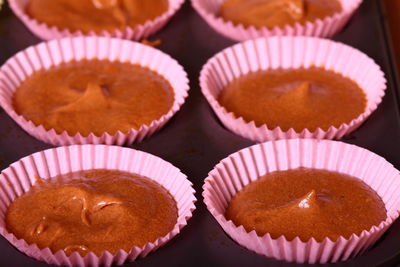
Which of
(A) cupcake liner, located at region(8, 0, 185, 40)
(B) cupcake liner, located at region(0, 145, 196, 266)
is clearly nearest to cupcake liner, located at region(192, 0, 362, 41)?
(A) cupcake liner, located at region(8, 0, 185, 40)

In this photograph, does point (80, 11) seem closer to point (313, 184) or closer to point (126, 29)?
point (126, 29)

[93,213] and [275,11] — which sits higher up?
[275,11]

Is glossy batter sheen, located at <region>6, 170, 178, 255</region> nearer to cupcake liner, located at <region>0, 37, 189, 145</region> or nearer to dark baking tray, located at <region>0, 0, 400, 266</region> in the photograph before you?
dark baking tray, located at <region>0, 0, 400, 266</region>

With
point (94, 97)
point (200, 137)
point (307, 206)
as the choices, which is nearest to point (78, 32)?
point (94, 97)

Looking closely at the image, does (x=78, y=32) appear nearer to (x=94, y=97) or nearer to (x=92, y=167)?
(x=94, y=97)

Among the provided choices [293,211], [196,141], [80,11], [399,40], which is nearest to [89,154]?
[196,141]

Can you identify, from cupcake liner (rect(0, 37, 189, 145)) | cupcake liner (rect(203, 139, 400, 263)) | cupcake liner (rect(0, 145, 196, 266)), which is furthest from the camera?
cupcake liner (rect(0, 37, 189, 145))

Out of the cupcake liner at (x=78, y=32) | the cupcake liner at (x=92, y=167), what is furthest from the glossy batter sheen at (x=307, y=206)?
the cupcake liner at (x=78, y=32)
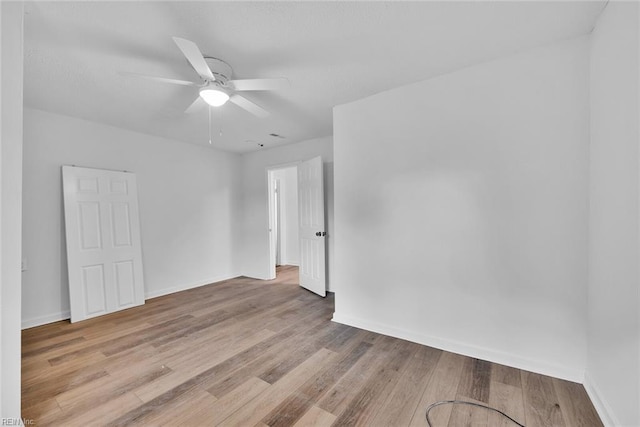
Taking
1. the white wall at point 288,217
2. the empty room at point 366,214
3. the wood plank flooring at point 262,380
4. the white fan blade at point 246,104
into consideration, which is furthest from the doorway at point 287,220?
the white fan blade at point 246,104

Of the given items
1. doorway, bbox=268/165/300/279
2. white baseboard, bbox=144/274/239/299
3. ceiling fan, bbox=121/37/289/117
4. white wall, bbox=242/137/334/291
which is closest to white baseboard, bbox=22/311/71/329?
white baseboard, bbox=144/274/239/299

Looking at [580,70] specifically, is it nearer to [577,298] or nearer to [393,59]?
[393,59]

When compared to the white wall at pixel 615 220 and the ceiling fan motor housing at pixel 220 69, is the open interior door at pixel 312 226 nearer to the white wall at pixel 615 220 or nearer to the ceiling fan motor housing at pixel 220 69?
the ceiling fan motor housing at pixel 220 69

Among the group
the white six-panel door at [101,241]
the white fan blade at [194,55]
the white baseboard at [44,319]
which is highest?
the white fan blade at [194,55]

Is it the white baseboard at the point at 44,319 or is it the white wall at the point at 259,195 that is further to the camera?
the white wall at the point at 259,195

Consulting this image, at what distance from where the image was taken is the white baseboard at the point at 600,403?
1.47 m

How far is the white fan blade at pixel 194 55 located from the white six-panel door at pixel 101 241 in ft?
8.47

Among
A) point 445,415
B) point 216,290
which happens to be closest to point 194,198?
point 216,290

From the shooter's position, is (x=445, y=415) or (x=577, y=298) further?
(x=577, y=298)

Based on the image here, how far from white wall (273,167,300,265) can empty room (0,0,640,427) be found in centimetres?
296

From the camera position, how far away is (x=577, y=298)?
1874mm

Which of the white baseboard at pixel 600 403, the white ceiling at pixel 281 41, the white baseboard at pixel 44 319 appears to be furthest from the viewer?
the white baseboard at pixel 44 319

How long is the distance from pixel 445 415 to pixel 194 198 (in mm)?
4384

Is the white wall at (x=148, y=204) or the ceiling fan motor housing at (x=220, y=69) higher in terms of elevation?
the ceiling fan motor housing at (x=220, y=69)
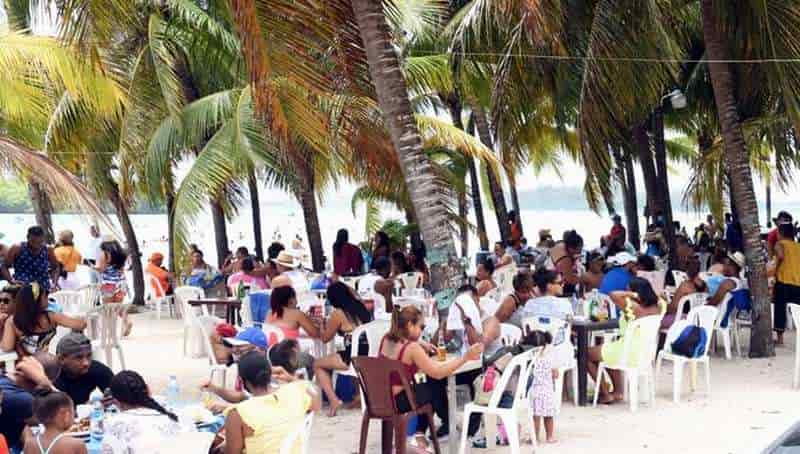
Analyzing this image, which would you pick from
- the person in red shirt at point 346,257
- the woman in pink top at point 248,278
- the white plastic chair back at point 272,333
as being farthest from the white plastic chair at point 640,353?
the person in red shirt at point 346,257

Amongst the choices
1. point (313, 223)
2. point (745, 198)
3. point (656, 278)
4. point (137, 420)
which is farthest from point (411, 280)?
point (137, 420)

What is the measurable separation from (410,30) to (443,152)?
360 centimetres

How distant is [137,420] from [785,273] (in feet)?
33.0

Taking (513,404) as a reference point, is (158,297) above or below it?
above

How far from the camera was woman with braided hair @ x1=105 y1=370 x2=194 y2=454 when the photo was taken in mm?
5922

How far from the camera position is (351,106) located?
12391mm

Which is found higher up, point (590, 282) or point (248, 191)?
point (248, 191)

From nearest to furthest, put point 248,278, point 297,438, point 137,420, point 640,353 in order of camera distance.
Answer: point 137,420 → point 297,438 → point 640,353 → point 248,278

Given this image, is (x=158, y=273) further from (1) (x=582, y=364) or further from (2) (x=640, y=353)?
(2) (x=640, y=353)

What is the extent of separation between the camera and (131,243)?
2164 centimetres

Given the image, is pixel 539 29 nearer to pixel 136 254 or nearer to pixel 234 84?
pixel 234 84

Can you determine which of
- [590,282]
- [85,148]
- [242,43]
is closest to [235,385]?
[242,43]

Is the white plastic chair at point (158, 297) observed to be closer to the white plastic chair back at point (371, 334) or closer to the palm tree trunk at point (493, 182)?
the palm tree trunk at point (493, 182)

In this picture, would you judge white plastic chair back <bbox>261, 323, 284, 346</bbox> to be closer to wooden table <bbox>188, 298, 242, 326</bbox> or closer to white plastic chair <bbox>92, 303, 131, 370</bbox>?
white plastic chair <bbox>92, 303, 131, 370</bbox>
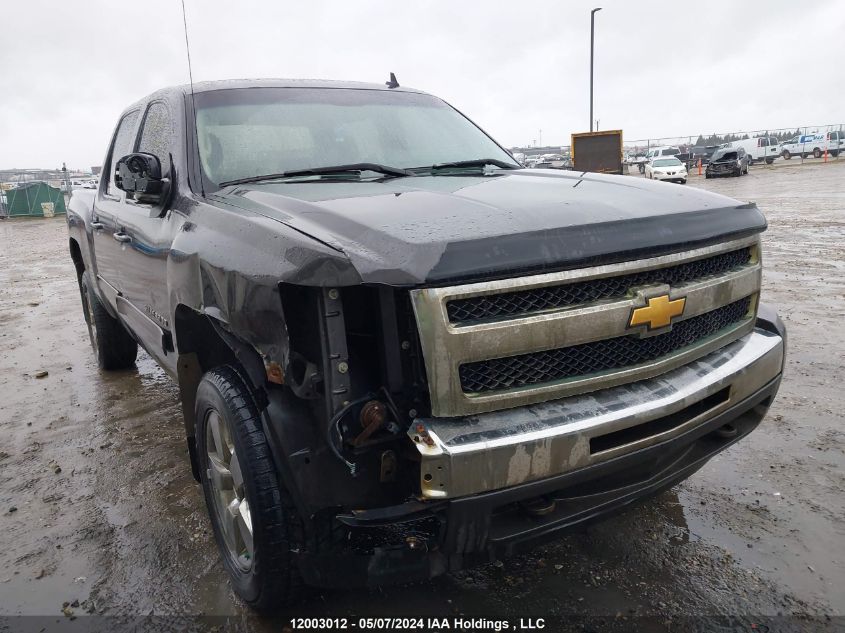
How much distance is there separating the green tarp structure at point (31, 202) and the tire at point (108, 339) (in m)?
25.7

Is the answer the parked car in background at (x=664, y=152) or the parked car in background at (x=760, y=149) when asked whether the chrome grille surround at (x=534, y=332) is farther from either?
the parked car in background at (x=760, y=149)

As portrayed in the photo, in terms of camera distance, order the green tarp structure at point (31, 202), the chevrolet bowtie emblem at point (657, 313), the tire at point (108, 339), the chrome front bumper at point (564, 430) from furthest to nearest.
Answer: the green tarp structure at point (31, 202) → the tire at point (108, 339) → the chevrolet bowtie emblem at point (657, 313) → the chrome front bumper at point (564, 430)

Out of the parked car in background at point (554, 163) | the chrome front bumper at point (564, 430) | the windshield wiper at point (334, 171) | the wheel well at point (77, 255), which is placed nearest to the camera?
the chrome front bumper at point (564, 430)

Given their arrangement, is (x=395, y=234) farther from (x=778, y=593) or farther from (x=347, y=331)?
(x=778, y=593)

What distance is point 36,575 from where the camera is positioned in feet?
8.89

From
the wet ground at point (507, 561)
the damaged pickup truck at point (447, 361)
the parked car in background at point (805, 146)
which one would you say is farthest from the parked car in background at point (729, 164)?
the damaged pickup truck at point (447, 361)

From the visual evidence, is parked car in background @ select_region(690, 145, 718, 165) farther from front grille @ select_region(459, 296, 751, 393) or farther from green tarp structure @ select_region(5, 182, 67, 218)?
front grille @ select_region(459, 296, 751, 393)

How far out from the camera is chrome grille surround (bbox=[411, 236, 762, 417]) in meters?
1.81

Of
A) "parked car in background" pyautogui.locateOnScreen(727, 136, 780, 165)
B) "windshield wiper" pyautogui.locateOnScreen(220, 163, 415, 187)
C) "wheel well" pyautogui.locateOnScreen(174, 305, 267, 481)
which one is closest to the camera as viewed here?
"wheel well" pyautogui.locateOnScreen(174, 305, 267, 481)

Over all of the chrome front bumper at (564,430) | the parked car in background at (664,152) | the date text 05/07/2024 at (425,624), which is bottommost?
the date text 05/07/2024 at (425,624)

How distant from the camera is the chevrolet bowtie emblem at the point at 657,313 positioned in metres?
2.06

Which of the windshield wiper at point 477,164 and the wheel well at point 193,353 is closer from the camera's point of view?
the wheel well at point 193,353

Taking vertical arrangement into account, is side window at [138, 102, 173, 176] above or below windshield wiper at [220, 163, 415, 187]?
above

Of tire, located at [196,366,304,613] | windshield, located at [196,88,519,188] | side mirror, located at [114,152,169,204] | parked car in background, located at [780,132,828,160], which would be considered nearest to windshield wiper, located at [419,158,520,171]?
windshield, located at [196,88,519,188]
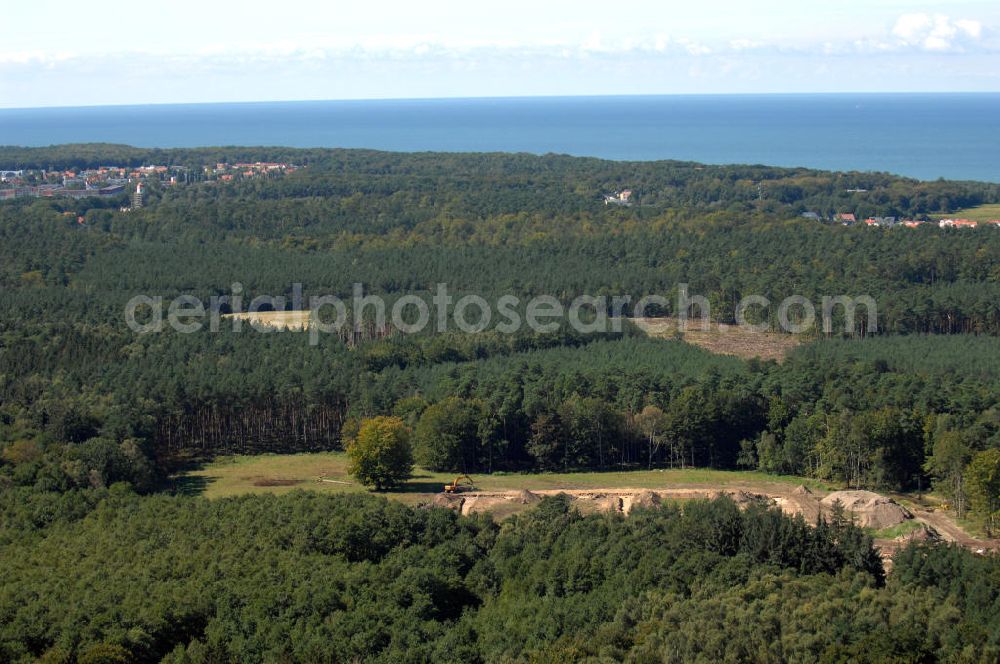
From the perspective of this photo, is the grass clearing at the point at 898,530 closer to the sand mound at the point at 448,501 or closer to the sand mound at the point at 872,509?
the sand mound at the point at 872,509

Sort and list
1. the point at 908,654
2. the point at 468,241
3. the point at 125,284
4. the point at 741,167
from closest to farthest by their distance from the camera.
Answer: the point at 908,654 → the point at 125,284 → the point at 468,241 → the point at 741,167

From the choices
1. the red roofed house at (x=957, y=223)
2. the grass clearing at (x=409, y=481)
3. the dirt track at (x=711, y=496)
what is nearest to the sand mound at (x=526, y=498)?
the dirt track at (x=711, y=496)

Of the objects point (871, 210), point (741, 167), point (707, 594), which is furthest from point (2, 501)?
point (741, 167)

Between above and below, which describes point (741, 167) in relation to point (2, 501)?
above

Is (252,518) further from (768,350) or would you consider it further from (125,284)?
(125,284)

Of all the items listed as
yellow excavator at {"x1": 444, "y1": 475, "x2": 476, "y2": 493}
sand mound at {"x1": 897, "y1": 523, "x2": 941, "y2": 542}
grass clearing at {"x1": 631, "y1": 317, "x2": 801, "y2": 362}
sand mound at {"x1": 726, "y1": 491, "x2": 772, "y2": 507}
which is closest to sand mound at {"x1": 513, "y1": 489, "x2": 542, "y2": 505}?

- PROMPT
Express the part that opens with the line containing "How far from the camera position" and closes with the line containing "2164 centimetres", both ends included, as a Markdown table with the columns Row and Line. Number each line in order and leave out blank lines.

- WRITTEN SOLUTION
| Row | Line |
|---|---|
| 1 | How far from the camera position is (351,106) located? |
| 2 | 12391mm |
| 3 | Which is found higher up, point (590, 282) or point (248, 191)? |
| 4 | point (248, 191) |
| 5 | From nearest to furthest, put point 248,278, point 297,438, point 137,420, point 640,353 in order of camera distance. |
| 6 | Answer: point 137,420 → point 297,438 → point 640,353 → point 248,278 |
| 7 | Given this image, is (x=158, y=273) further from (1) (x=582, y=364) or further from (2) (x=640, y=353)? |
| 8 | (2) (x=640, y=353) |
| 9 | What is the extent of separation between the camera and (131,243)? |
| 10 | 2164 centimetres |